Glued to his newly reanimated side, the omniscient floating camera follows close behind the villain, creating an immersive sensory experience as he traverses his surroundings, brutally dispatching whoever crosses his path. What follows is surprisingly meditative and serene, grisly bursts of murder aside.
How might Michael Myers spend his downtime between bouts of bloody mayhem, or get from points A to B to crisscross the rural countryside? Rather mundanely, it turns out. “In a Violent Nature” imagines the answer is a lot of methodically paced walking, through lush forests and trails so gorgeous you start not to mind getting your steps in vicariously.
Watching a slasher villain clomp through the woods in long, wide takes isn’t every horror fan’s cup of tea, but patience pays off for the observant viewer. His name, we learn through overheard campfire tales and clumsily delivered exposition, is Johnny (Ry Barrett), a supernaturally unkillable brute with a tragic past credited with massacring local loggers a decade prior. His next victims include a poacher, a park ranger and a group of partying weekenders, whose conversations we hear only in snatches whenever he’s lurking in earshot. But since he doesn’t care to track the petty dramas and backstories of his targets, neither do we.
Instead, we ride along as he follows his animal instincts, adapting his methods to the weapons he happens upon like a character in a video game. Whether he’s armed with an ax, a blade, a log splitter or his own meaty hands, there is a terrifying indifference and inevitability to Johnny’s violence, which adds several squeamishly inventive kills to the horror canon, including gory decapitations and a showy number involving a hooked chain and a very flexible victim. Yet its most effective sequence is also its most simplistic, requiring only a lake and anticipation to build real, visceral dread in a film otherwise uninterested in building tension.
More provocative than jump-scary, the film’s best moments unfold with dark humor and inspired transitions enhanced by a scoreless elemental sound design by Michelle Hwu and Tim Atkins.
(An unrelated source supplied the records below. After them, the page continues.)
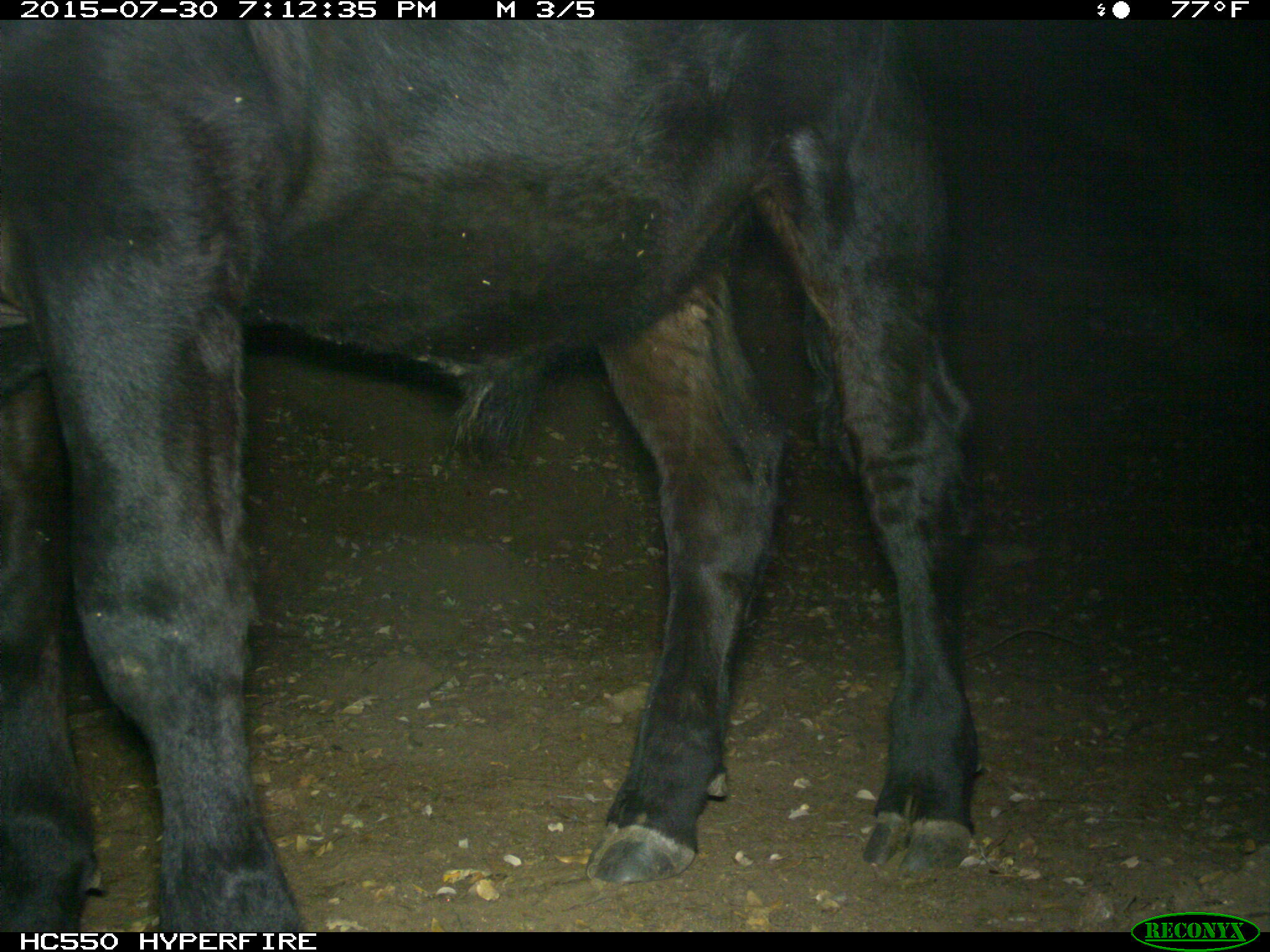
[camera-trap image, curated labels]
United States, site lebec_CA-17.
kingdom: Animalia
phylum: Chordata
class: Mammalia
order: Artiodactyla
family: Bovidae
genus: Bos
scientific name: Bos taurus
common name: domestic cow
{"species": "Bos taurus (domestic cow)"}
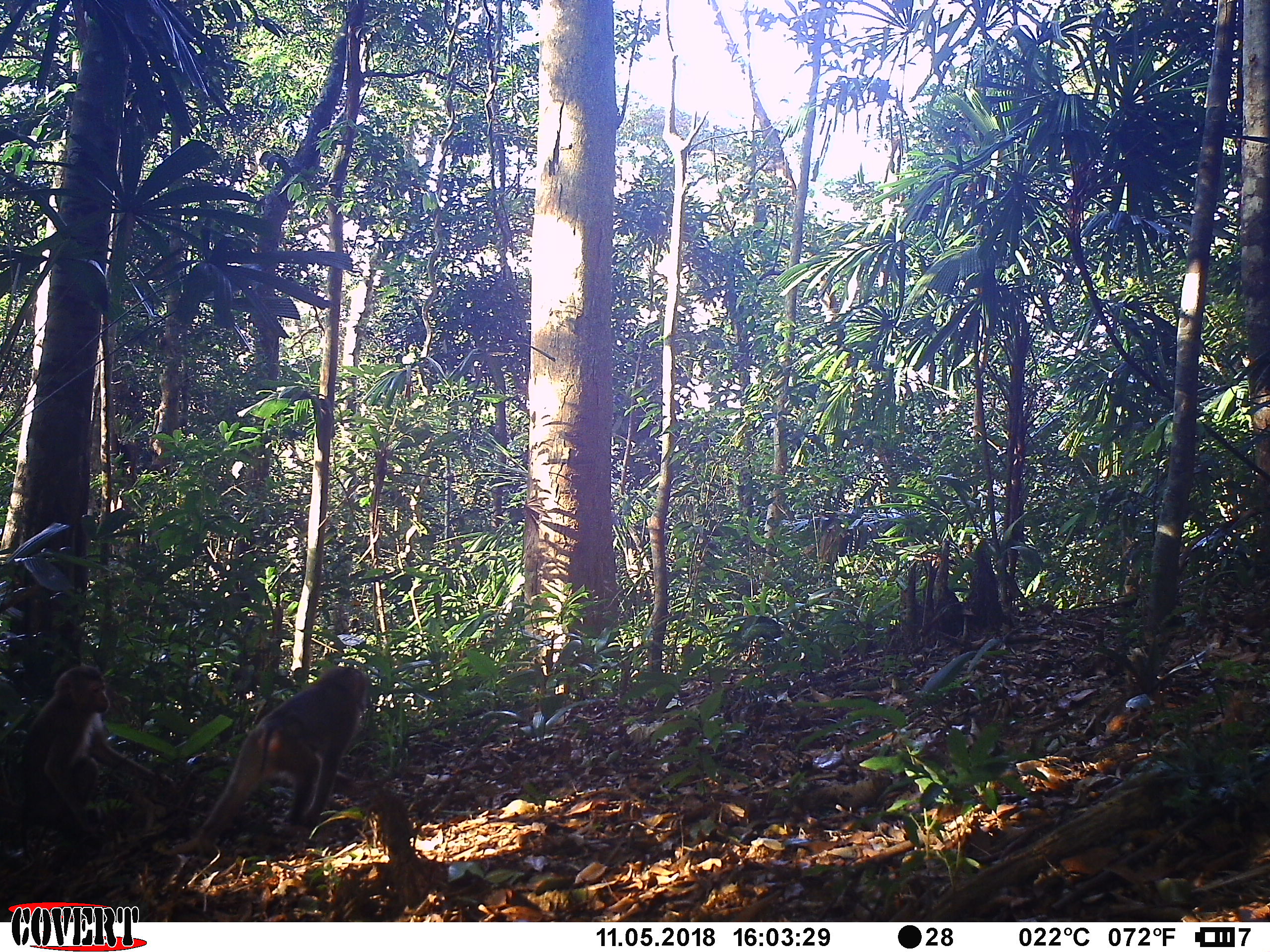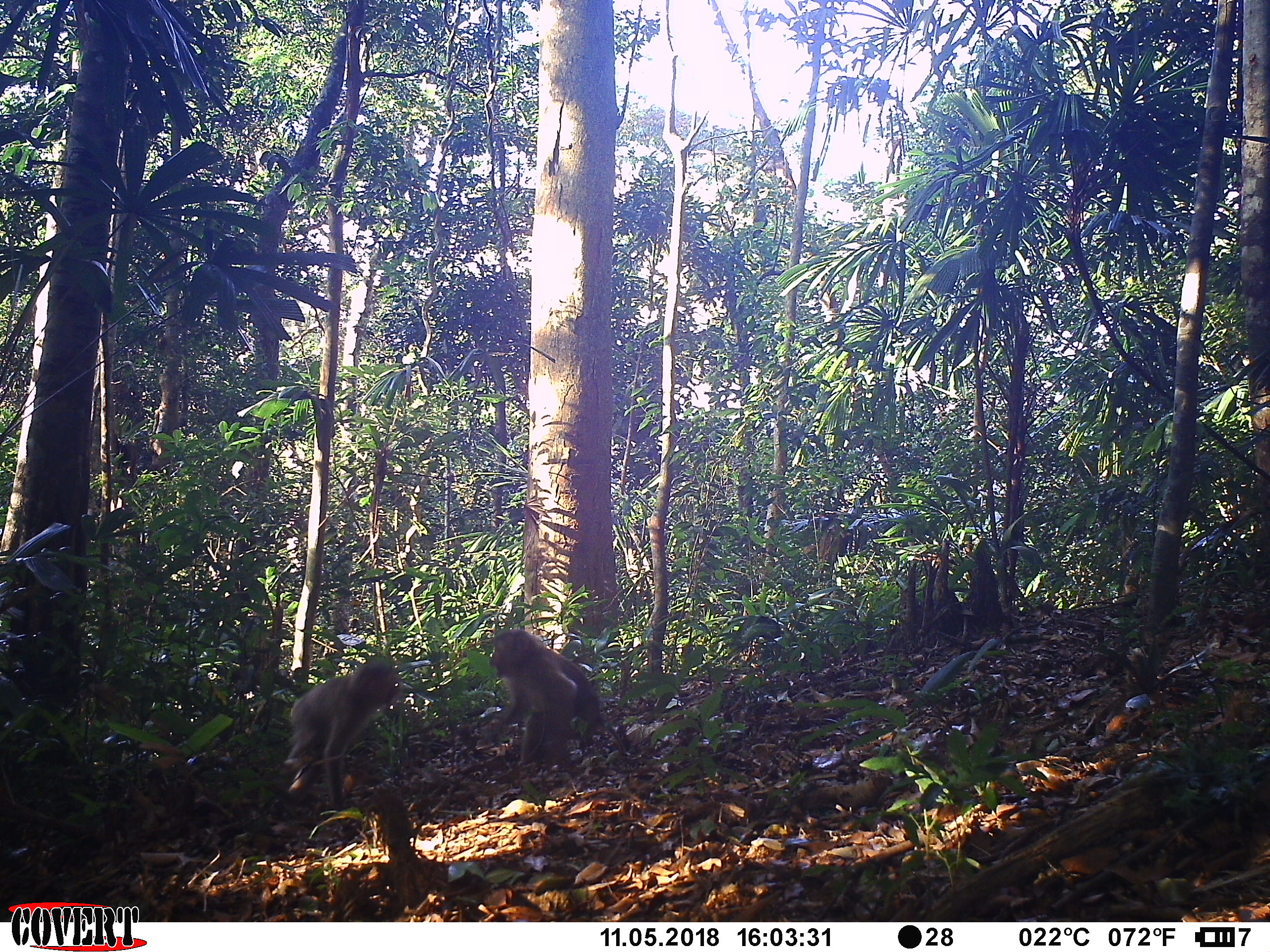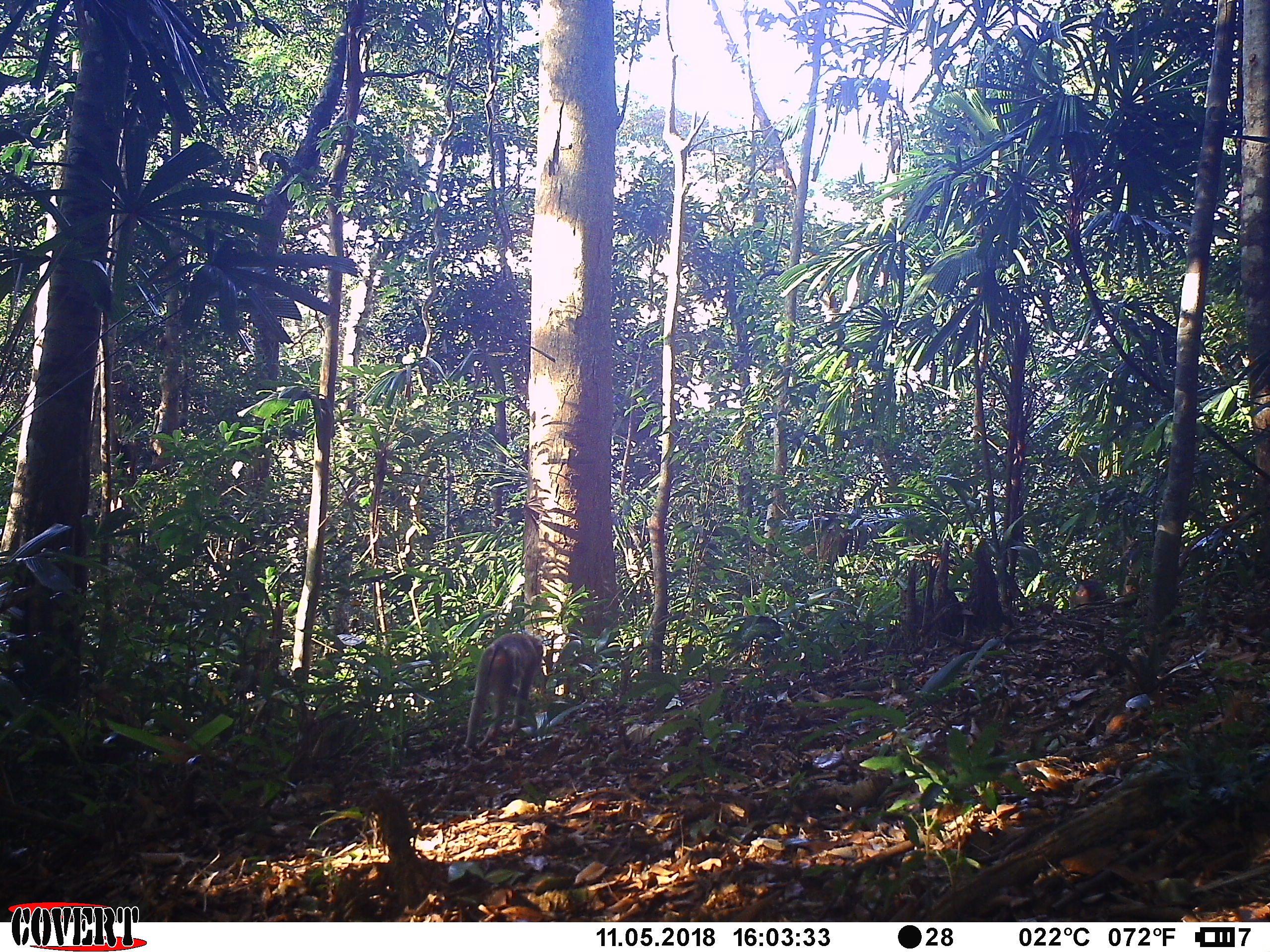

So it’s frustrating and distracting when flat direction, inconsistent effects and wooden acting break the spell, making it more and more of a slog to stay interested as Johnny slices and dices his way through the film’s 94-minute run time.
But then, the screenplay’s surprising coda curiously shifts the focus to its final girl, Kris (Andrea Pavlovic). Her palpable fear lends the film its first inkling of emotional heft, and paired with a cameo that die-hard horror fans will appreciate, its self-reflexive philosophical questions about the nature of violence arise anew.
Unrated. At area theaters. Contains intense scenes, extreme violence and gore, and language. 94 minutes.